-- Challenge --
Convert every line of the entries below into a numbered list, skipping blank lines and omitting the pictures.

[Records from a spatial question set]

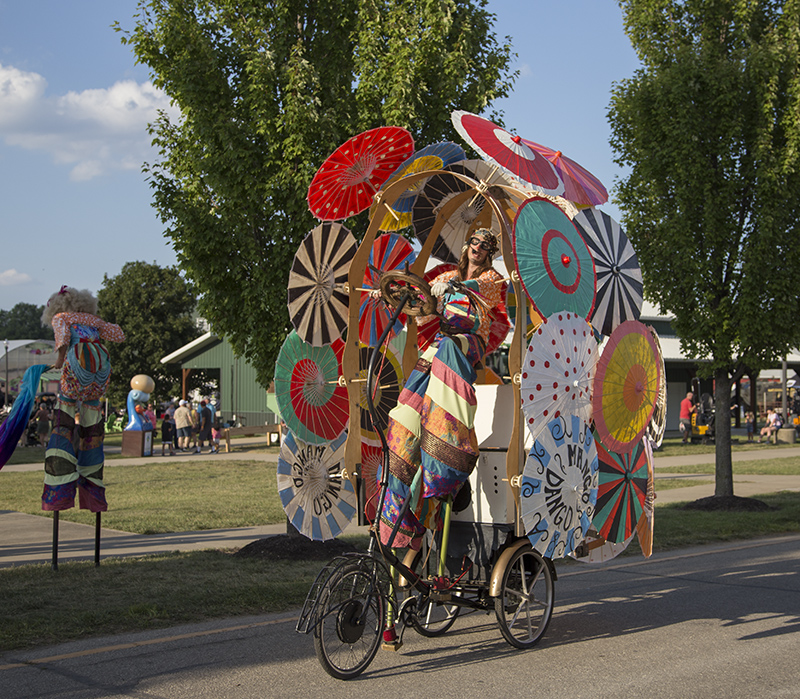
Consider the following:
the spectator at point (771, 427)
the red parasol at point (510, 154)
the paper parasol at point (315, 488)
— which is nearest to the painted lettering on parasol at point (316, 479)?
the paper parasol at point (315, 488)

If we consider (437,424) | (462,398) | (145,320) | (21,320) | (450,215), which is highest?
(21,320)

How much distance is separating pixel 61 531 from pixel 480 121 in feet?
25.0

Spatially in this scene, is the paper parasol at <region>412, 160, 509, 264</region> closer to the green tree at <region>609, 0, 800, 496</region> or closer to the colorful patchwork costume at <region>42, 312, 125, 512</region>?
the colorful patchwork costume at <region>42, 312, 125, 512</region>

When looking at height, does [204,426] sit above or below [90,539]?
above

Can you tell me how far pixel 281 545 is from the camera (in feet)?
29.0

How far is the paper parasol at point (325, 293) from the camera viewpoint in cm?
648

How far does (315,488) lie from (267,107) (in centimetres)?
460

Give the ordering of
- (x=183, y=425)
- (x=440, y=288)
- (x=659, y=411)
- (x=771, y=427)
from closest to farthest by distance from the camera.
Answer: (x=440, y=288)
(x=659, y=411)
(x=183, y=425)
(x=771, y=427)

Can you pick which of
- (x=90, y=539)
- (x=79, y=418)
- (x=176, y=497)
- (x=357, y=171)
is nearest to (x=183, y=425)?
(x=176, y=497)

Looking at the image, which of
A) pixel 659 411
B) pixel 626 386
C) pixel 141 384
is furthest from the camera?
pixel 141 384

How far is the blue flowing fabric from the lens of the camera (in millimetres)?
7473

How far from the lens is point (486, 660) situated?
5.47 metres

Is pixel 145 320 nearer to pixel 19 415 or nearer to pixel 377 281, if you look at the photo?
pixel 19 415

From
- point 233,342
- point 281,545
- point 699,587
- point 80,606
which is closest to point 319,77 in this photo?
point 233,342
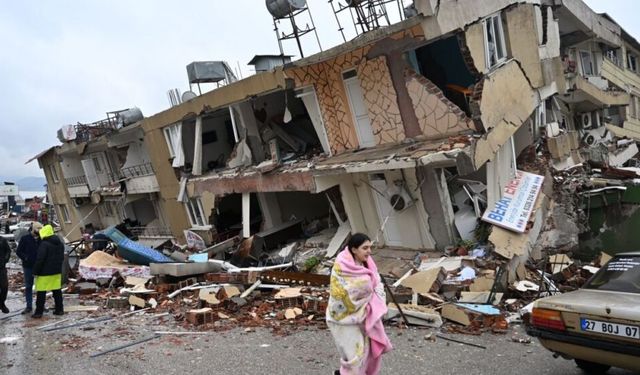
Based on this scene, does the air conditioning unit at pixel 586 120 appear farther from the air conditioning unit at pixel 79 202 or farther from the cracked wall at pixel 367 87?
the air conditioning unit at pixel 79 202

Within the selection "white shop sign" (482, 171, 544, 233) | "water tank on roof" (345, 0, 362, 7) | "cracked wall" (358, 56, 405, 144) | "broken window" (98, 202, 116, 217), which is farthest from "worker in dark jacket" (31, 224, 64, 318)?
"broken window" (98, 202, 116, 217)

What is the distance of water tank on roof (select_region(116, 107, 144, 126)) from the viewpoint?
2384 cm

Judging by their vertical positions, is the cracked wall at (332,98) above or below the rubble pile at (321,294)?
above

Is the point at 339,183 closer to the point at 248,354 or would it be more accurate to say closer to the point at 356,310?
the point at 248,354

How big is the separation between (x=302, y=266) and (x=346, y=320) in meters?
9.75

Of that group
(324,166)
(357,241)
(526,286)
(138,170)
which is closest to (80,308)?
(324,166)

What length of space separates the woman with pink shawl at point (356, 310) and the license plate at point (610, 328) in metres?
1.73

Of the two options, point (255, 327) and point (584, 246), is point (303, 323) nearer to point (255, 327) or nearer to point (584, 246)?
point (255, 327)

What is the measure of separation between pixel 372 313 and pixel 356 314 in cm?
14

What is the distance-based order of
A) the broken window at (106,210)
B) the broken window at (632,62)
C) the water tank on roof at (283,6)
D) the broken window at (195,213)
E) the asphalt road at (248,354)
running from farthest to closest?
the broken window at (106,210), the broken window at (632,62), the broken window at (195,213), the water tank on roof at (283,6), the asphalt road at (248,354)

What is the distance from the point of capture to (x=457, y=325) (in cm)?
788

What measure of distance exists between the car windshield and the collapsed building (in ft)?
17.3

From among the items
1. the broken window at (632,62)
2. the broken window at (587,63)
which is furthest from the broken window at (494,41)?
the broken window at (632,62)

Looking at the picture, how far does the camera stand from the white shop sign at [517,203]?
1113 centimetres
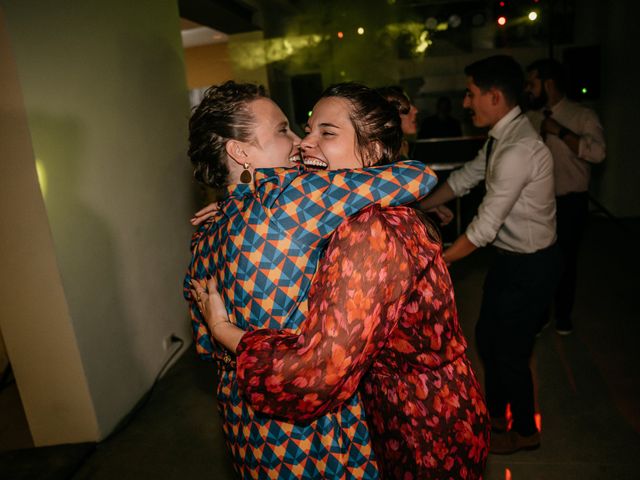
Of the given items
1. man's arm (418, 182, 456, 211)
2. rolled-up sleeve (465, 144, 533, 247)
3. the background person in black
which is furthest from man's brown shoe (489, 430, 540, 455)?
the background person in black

-- Result for this task --
1. Consider the following:
2. the spectator at point (771, 427)
3. the red parasol at point (510, 154)
4. the paper parasol at point (315, 488)
5. — which is nearest to the painted lettering on parasol at point (316, 479)?
6. the paper parasol at point (315, 488)
7. If we consider (437,424) | (462,398) | (145,320) | (21,320) | (450,215), which is highest?
8. (21,320)
9. How much distance is separating pixel 61 531 from pixel 480 121 in feet?
10. 25.0
11. Spatially in this scene, is the paper parasol at <region>412, 160, 509, 264</region> closer to the green tree at <region>609, 0, 800, 496</region> or closer to the colorful patchwork costume at <region>42, 312, 125, 512</region>?
12. the colorful patchwork costume at <region>42, 312, 125, 512</region>
13. When looking at height, does [204,426] sit above or below [90,539]?
14. above
15. Can you tell me how far pixel 281 545 is from the camera (in feet)?
16. 29.0
17. How far is the paper parasol at point (325, 293) from the camera viewpoint in cm?
18. 648
19. How far does (315,488) lie from (267,107) (in centimetres)?
20. 460
21. Give the ordering of
22. - (x=183, y=425)
23. - (x=440, y=288)
24. - (x=659, y=411)
25. - (x=771, y=427)
26. from closest to farthest by distance from the camera.
27. Answer: (x=440, y=288)
28. (x=659, y=411)
29. (x=183, y=425)
30. (x=771, y=427)
31. Can you pick which of
32. - (x=90, y=539)
33. - (x=79, y=418)
34. - (x=176, y=497)
35. - (x=357, y=171)
36. is nearest to (x=183, y=425)?
37. (x=176, y=497)
38. Looking at the image, which of
39. A) pixel 659 411
40. B) pixel 626 386
41. C) pixel 141 384
42. is furthest from the camera?
43. pixel 141 384
44. How far is the blue flowing fabric from the lens of the camera (in millimetres)?
45. 7473
46. How far from the lens is point (486, 660) situated?
47. 5.47 metres
48. Is pixel 145 320 nearer to pixel 19 415 or nearer to pixel 377 281, if you look at the photo?
49. pixel 19 415
50. From
51. - point 233,342
52. - point 281,545
53. - point 699,587
54. - point 80,606
55. which is closest to point 319,77 in this photo?
56. point 233,342
57. Based on this scene, does the air conditioning unit at pixel 586 120 appear farther from the air conditioning unit at pixel 79 202 or farther from the cracked wall at pixel 367 87?
58. the air conditioning unit at pixel 79 202
59. Within the selection "white shop sign" (482, 171, 544, 233) | "water tank on roof" (345, 0, 362, 7) | "cracked wall" (358, 56, 405, 144) | "broken window" (98, 202, 116, 217), which is farthest from "worker in dark jacket" (31, 224, 64, 318)?
60. "broken window" (98, 202, 116, 217)
61. What is the distance of water tank on roof (select_region(116, 107, 144, 126)) from the viewpoint?
62. 2384 cm
63. Judging by their vertical positions, is the cracked wall at (332,98) above or below the rubble pile at (321,294)?
64. above
65. Is the point at 339,183 closer to the point at 248,354 or would it be more accurate to say closer to the point at 356,310?
66. the point at 248,354
67. How big is the separation between (x=302, y=266) and (x=346, y=320) in meters?
68. 9.75
69. Of that group
70. (324,166)
71. (357,241)
72. (526,286)
73. (138,170)
74. which is closest to (80,308)?
75. (324,166)
76. What length of space separates the woman with pink shawl at point (356, 310) and the license plate at point (610, 328) in metres?
77. 1.73
78. Of the two options, point (255, 327) and point (584, 246), is point (303, 323) nearer to point (255, 327) or nearer to point (584, 246)?
79. point (255, 327)
80. What is the measure of separation between pixel 372 313 and pixel 356 314 in cm?
81. 14
82. What is the distance-based order of
83. A) the broken window at (106,210)
84. B) the broken window at (632,62)
85. C) the water tank on roof at (283,6)
86. D) the broken window at (195,213)
87. E) the asphalt road at (248,354)
88. running from farthest to closest?
89. the broken window at (106,210), the broken window at (632,62), the broken window at (195,213), the water tank on roof at (283,6), the asphalt road at (248,354)
90. What is the distance from the point of capture to (x=457, y=325) (in cm)?
91. 788
92. What measure of distance exists between the car windshield and the collapsed building (in ft)?
93. 17.3
94. From among the items
95. 1. the broken window at (632,62)
96. 2. the broken window at (587,63)
97. which is furthest from the broken window at (494,41)?
98. the broken window at (632,62)
99. Looking at the picture, how far does the camera stand from the white shop sign at [517,203]?
100. 1113 centimetres
101. Of the given items
102. 1. man's arm (418, 182, 456, 211)
103. 2. rolled-up sleeve (465, 144, 533, 247)
104. 3. the background person in black
105. which is furthest from man's brown shoe (489, 430, 540, 455)?
106. the background person in black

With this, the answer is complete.